Required work: Write out every entry exactly as given, but omit the pictures.

The data:
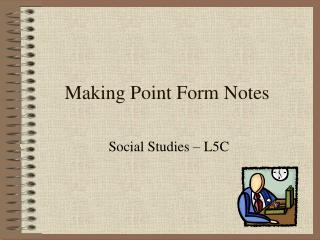Making Point Form Notes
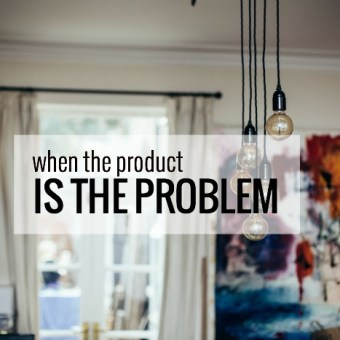 When the Product is the Problem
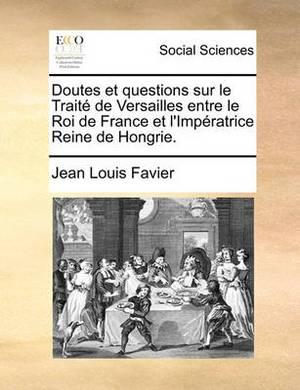 Doutes Et Questions Sur Le Traite de Versailles Entre Le Roi de France Et L'Imperatrice Reine de Hongrie.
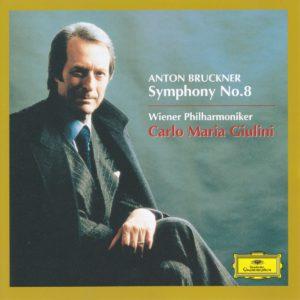 ブルックナー交響曲第8番 カルロ・マリア・ジュリーニ/ウィーン・フィルハーモニー管弦楽団(1984年)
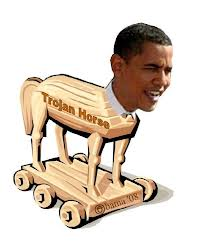 Obama, the Great American Trojan Horse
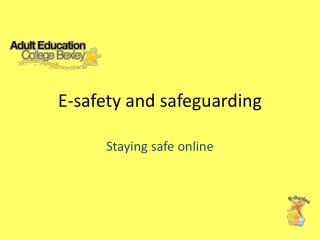 E-safety and safeguarding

Response box:
Making Point Form Notes
 When the Product is the Problem
 Doutes Et Questions Sur Le Traite de Versailles Entre Le Roi de France Et L'Imperatrice Reine de Hongrie.
 ブルックナー交響曲第8番 カルロ・マリア・ジュリーニ/ウィーン・フィルハーモニー管弦楽団(1984年)
 Obama, the Great American Trojan Horse
 E-safety and safeguarding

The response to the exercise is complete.